2. DC/DC converter control device according to Claim 1 , wherein the fault of the non-faulty one of the first high-voltage side voltage sensor (201a) and the second high-voltage side voltage sensor (201b) is detected, using the non-faulty one of the first high-voltage side detection voltage (V2S) and the second high-voltage side detection voltage (V2M) and using the low-voltage side detection voltage (V1) output by the low-voltage side voltage detector (403) corresponding to the low-voltage side voltage sensor (203).

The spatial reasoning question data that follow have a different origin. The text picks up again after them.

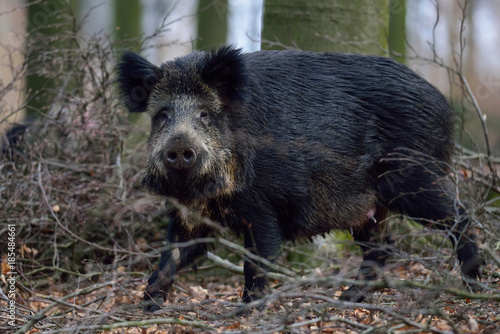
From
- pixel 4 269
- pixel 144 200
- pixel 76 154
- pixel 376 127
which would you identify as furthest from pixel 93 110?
pixel 376 127

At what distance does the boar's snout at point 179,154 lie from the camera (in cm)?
425

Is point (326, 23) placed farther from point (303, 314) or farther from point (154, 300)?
point (154, 300)

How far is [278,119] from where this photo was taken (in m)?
4.77

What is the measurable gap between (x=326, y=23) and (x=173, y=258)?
113 inches

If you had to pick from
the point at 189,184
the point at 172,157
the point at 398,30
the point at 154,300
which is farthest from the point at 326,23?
the point at 154,300

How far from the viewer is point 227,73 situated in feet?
15.1

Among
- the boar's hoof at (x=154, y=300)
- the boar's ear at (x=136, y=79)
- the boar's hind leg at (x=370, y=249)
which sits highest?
the boar's ear at (x=136, y=79)

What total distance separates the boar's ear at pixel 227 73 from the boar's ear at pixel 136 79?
1.33 ft

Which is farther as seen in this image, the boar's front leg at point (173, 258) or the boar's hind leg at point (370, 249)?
the boar's hind leg at point (370, 249)

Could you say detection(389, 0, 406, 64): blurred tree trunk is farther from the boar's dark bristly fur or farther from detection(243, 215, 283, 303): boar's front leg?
detection(243, 215, 283, 303): boar's front leg

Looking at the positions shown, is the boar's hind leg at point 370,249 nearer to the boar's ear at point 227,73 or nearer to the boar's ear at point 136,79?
the boar's ear at point 227,73

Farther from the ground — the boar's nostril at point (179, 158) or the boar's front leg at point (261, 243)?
the boar's nostril at point (179, 158)

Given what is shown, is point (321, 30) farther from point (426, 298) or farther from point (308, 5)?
point (426, 298)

3. DC/DC converter control device according to Claim 1 , wherein, if an induced voltage information of an electric motor (2) is used to indicate an induced voltage (Vtrc, Vgen) consisting of a number of The revolutions (N) of the electric motor (2) connected to the DC/DC converter are calculated, and a drive information to indicate a switching state of the high-voltage side semiconductor switching device (104) has a state in which the high-voltage side semiconductor switching device (104) is fixed in the state of switching off, the high-voltage side estimated voltage (V2est) is estimated according to the information of the induced voltage (Vtrc, Vgen) applied to an electrical discharge resistor (106) of the DC/DC converter, and with a maximum value (Cmax) of the electrical discharge resistor (106) and a maximum value (Rmax) of a high-voltage side capacitor (105) of the DC/DC converter (100).

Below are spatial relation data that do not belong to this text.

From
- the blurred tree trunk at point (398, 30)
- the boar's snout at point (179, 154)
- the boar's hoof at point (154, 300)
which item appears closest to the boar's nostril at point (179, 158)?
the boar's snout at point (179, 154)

4. DC/DC converter control device according to Claim 1 , further comprising an operating information acquisition means (302) for acquiring induced voltage information of an electric motor (2) for displaying an induced voltage (Vtrc, Vgen) of the electric motor (2) connected to the DC/DC converter, wherein, when a difference between a voltage (Vbatt) of the DC power source (1) and an induced voltage (Vtrc, Vgen) of the electric motor (2) is a predetermined value defined in advance, or more, the high-voltage side semiconductor switching device (104) is switched on, a fault of the first high-voltage side voltage sensor (201a) is detected by a comparison between the low-voltage side detection voltage (V1) and the first high-voltage side detection voltage (V2S), and a fault of the second high-voltage side voltage sensor (201b) is detected by a comparison between the low-voltage side detection voltage (V1) and the second high-voltage side Detection voltage (V2M) is detected.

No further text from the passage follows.